EXERCISE OBJECTIVE: Reproduce each of the stored data entries below word for word, keeping every line unchanged.

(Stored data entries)

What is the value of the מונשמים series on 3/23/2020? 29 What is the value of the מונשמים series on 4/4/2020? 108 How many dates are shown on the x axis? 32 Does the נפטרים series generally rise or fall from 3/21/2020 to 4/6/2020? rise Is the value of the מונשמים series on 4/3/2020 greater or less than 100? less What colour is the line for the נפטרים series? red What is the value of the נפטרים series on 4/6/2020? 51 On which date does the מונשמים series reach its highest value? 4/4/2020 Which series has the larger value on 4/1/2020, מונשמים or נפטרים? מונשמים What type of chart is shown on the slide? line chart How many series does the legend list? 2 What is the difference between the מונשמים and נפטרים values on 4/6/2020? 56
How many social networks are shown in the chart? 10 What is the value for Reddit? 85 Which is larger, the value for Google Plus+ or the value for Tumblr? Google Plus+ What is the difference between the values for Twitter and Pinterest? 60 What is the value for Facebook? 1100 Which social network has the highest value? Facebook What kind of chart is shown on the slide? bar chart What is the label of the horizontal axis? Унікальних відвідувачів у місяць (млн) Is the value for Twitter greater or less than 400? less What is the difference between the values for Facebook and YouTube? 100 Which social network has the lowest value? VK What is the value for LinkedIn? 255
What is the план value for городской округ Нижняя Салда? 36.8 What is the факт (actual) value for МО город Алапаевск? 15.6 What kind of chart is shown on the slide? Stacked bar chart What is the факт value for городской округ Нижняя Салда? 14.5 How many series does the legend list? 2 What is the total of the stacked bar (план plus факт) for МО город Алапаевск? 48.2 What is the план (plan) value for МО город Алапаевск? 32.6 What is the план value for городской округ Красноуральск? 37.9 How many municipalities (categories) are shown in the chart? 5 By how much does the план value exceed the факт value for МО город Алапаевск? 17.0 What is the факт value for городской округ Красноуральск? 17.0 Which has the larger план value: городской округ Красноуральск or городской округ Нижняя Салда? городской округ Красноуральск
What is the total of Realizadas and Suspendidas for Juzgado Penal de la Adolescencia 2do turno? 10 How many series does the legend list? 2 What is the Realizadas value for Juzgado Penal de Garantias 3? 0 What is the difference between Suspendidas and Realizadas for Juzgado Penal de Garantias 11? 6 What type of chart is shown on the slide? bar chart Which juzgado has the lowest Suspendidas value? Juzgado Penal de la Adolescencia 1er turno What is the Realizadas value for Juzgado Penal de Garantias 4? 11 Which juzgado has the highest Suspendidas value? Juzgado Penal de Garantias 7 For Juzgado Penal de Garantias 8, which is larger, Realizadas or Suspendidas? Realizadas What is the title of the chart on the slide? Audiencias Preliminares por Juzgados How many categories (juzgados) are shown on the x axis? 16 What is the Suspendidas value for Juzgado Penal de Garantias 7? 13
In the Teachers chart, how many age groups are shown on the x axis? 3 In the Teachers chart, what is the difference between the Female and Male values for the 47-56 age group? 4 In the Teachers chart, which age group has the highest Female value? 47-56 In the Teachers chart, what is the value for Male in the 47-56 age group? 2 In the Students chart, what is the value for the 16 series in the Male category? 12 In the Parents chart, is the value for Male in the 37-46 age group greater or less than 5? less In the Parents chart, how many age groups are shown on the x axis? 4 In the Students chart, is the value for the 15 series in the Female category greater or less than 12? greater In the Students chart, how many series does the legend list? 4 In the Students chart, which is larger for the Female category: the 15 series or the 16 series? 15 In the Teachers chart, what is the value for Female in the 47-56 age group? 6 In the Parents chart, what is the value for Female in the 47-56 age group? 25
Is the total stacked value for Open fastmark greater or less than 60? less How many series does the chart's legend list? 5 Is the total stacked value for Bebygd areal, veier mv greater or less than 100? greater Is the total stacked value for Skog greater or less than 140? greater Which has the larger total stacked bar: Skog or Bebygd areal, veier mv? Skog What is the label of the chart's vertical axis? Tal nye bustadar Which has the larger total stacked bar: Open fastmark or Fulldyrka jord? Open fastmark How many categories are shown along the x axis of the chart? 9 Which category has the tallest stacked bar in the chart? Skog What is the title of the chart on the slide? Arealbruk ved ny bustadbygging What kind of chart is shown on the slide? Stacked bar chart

SOLUTION BELOW:
What is the value of the מונשמים series on 3/23/2020? 29 What is the value of the מונשמים series on 4/4/2020? 108 How many dates are shown on the x axis? 32 Does the נפטרים series generally rise or fall from 3/21/2020 to 4/6/2020? rise Is the value of the מונשמים series on 4/3/2020 greater or less than 100? less What colour is the line for the נפטרים series? red What is the value of the נפטרים series on 4/6/2020? 51 On which date does the מונשמים series reach its highest value? 4/4/2020 Which series has the larger value on 4/1/2020, מונשמים or נפטרים? מונשמים What type of chart is shown on the slide? line chart How many series does the legend list? 2 What is the difference between the מונשמים and נפטרים values on 4/6/2020? 56
How many social networks are shown in the chart? 10 What is the value for Reddit? 85 Which is larger, the value for Google Plus+ or the value for Tumblr? Google Plus+ What is the difference between the values for Twitter and Pinterest? 60 What is the value for Facebook? 1100 Which social network has the highest value? Facebook What kind of chart is shown on the slide? bar chart What is the label of the horizontal axis? Унікальних відвідувачів у місяць (млн) Is the value for Twitter greater or less than 400? less What is the difference between the values for Facebook and YouTube? 100 Which social network has the lowest value? VK What is the value for LinkedIn? 255
What is the план value for городской округ Нижняя Салда? 36.8 What is the факт (actual) value for МО город Алапаевск? 15.6 What kind of chart is shown on the slide? Stacked bar chart What is the факт value for городской округ Нижняя Салда? 14.5 How many series does the legend list? 2 What is the total of the stacked bar (план plus факт) for МО город Алапаевск? 48.2 What is the план (plan) value for МО город Алапаевск? 32.6 What is the план value for городской округ Красноуральск? 37.9 How many municipalities (categories) are shown in the chart? 5 By how much does the план value exceed the факт value for МО город Алапаевск? 17.0 What is the факт value for городской округ Красноуральск? 17.0 Which has the larger план value: городской округ Красноуральск or городской округ Нижняя Салда? городской округ Красноуральск
What is the total of Realizadas and Suspendidas for Juzgado Penal de la Adolescencia 2do turno? 10 How many series does the legend list? 2 What is the Realizadas value for Juzgado Penal de Garantias 3? 0 What is the difference between Suspendidas and Realizadas for Juzgado Penal de Garantias 11? 6 What type of chart is shown on the slide? bar chart Which juzgado has the lowest Suspendidas value? Juzgado Penal de la Adolescencia 1er turno What is the Realizadas value for Juzgado Penal de Garantias 4? 11 Which juzgado has the highest Suspendidas value? Juzgado Penal de Garantias 7 For Juzgado Penal de Garantias 8, which is larger, Realizadas or Suspendidas? Realizadas What is the title of the chart on the slide? Audiencias Preliminares por Juzgados How many categories (juzgados) are shown on the x axis? 16 What is the Suspendidas value for Juzgado Penal de Garantias 7? 13
In the Teachers chart, how many age groups are shown on the x axis? 3 In the Teachers chart, what is the difference between the Female and Male values for the 47-56 age group? 4 In the Teachers chart, which age group has the highest Female value? 47-56 In the Teachers chart, what is the value for Male in the 47-56 age group? 2 In the Students chart, what is the value for the 16 series in the Male category? 12 In the Parents chart, is the value for Male in the 37-46 age group greater or less than 5? less In the Parents chart, how many age groups are shown on the x axis? 4 In the Students chart, is the value for the 15 series in the Female category greater or less than 12? greater In the Students chart, how many series does the legend list? 4 In the Students chart, which is larger for the Female category: the 15 series or the 16 series? 15 In the Teachers chart, what is the value for Female in the 47-56 age group? 6 In the Parents chart, what is the value for Female in the 47-56 age group? 25
Is the total stacked value for Open fastmark greater or less than 60? less How many series does the chart's legend list? 5 Is the total stacked value for Bebygd areal, veier mv greater or less than 100? greater Is the total stacked value for Skog greater or less than 140? greater Which has the larger total stacked bar: Skog or Bebygd areal, veier mv? Skog What is the label of the chart's vertical axis? Tal nye bustadar Which has the larger total stacked bar: Open fastmark or Fulldyrka jord? Open fastmark How many categories are shown along the x axis of the chart? 9 Which category has the tallest stacked bar in the chart? Skog What is the title of the chart on the slide? Arealbruk ved ny bustadbygging What kind of chart is shown on the slide? Stacked bar chart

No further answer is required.